You can see the order of precedence in controller-runtime/config.go:

// GetConfig creates a *rest.Config for talking to a Kubernetes API server.
// If --kubeconfig is set, will use the kubeconfig file at that location.  Otherwise will assume running
// in cluster and use the cluster provided kubeconfig.
//
// It also applies saner defaults for QPS and burst based on the Kubernetes
// controller manager defaults (20 QPS, 30 burst)
//
// Config precedence
//
// * --kubeconfig flag pointing at a file
//
// * KUBECONFIG environment variable pointing at a file
//
// * In-cluster config if running in cluster
//
// * $HOME/.kube/config if exists.

So a couple of possible thoughts:

Have you set any of these other methods of defining a kubeconfig, that might be conflicting with the cluster-provided one?
Have you locked down anything about your cluster to prevent pods from accessing the K8s API? Disabling mounting of service account tokens? Strict network policies?
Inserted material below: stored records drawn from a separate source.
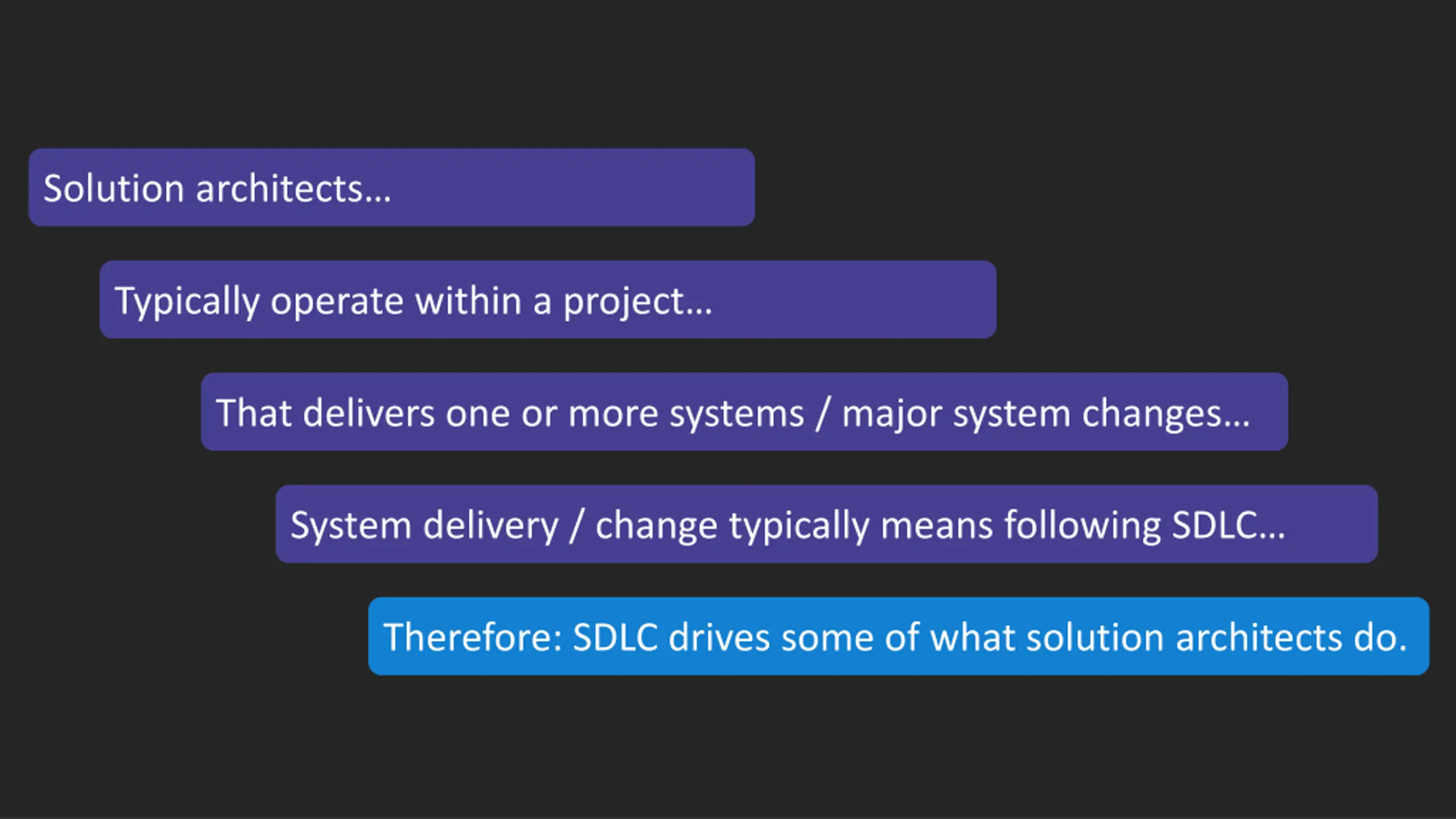 Solution architects…

Typically operate within a project…

That delivers one or more systems / major system changes…

System delivery / change typically means following SDLC…

Therefore: SDLC drives some of what solution architects do.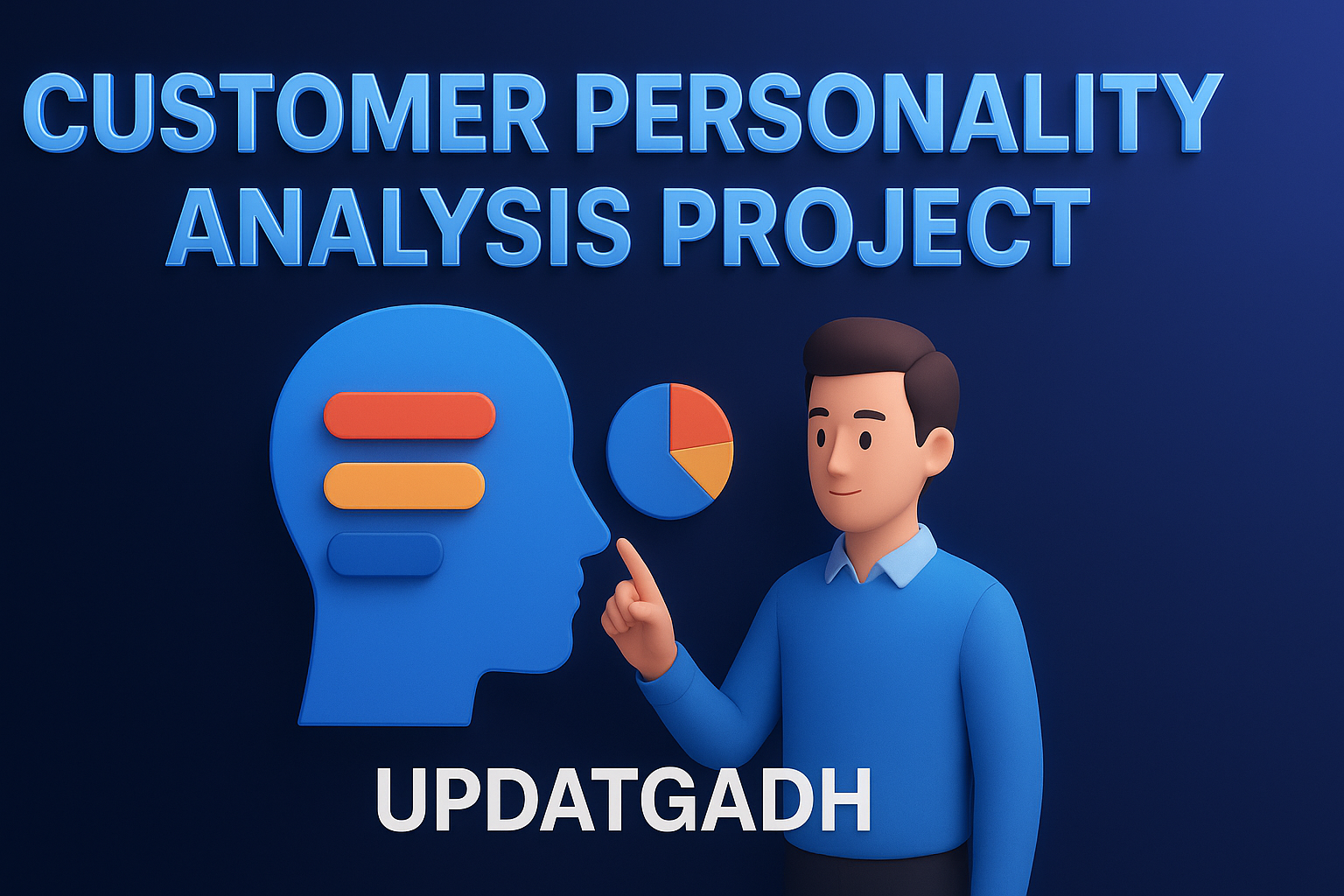 CUSTOMER PERSONALITY ANALYSIS PROJECT

UPDATGADH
Isla Nublar Security · Answer 4 · Thu Apr 28 2022 06:33:33 GMT+0800 (China Standard Time)

A few more references down this line of thinking:

Official K8s doc about accessing K8s API inside a Pod
- This mentions that the pod must be able read to a service account token that can access the API, mounted at /var/run/secrets/kubernetes.io/serviceaccount/token
InClusterConfig() from the K8s Go Client library

Andrew Aadland · Answer 5 · Thu Apr 28 2022 06:54:13 GMT+0800 (China Standard Time)

Thanks for all the info.
I found my problem (100% user error). In a manifest that I was using kustomize to patch automountServiceAccountToken: false on the deployment. I thought that would disable auto-mounting of the default service account (which wouldn't be applicable as we're not using the default in-cluster one anyway), not the one explicitly assigned to the pod(s).
I'll do some testing with it tomorrow and will likely close this issue then.

Thanks for jogging my brain to look at service account token mounting! I completely forgot I was using a patch.